The thing I love most about blogging is connecting with other readers and writers (and mothers and friends). I recently “met” Lisa Groen Braner, who wrote The Mother’s Book of Well-Being and has a lovely essay in the latest issue of Brevity. Lisa is also a writing coach who helps nonfiction authors polish their book proposals and get their work into the hands of agents and publishers.

Book proposals. Urgh. Just the words may make you cringe. (I already wrote a whole book and now I need to write a proposal? What?) Or you may be asking, what the hell is a book proposal?

Well, Lisa has a great set of interviews at The Court Street Literary Collective in which five authors discuss book proposals and author platforms. (I especially love Dinty W. Moore’s thoughts on platforms: “Platforms are great for those who have them – politicians, pundits, celebrities – but in my humble opinion, there is too much focus on platform right now. Good books are about the writing, not about who wrote them.” Amen. Amen!)

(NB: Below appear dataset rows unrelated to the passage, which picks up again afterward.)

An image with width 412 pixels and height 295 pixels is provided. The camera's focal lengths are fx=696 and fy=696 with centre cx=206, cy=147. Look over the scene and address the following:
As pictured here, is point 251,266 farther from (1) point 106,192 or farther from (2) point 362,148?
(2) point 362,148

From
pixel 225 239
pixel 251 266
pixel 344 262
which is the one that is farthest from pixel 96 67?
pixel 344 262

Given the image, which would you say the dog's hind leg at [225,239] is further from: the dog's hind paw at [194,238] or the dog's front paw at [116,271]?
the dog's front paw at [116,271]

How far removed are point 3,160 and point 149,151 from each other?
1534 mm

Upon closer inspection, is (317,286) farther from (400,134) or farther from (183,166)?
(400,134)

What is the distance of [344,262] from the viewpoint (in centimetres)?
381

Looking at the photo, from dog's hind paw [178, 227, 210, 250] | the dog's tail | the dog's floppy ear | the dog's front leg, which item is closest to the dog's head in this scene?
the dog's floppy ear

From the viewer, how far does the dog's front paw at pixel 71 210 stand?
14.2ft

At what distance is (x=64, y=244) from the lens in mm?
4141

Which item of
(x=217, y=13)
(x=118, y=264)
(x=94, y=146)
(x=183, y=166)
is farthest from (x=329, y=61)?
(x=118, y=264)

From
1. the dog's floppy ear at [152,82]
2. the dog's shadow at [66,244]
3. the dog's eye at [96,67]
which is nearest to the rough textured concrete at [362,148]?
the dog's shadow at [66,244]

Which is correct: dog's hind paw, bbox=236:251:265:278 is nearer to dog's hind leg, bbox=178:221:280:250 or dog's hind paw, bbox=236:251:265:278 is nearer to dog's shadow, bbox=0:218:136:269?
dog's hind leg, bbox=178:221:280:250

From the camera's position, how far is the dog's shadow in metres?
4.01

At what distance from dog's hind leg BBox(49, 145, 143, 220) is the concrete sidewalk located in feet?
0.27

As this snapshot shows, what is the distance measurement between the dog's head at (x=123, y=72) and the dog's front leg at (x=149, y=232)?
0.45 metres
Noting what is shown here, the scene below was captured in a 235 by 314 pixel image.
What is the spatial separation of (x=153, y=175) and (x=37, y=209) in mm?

But the truth is if you’re writing memoir or narrative nonfiction, at some point you will need to write a book proposal (in which you will need to describe your platform). So check out these interviews and, if you need help writing a proposal, check out Lisa’s website, Book Dreams.

2 comments:

Elizabeth said...

Thank you so much for this information. I have a book proposal and a sort of book that I need to pull out and do something about. Perhaps this is my nudge...

Anonymous said...

WAY helpful, Kate! there was a seminar at the last residency on just this subject--but it was one of the last, on the last day, and i had to leave. suffice it to say, the book proposal--heck, publishing in general--is still mystifying to me. thanks for this!

ah, and for the record, one of my favorite parts of blogging is connecting with other writers, too, including you. it always makes me grin to see your comments on a post!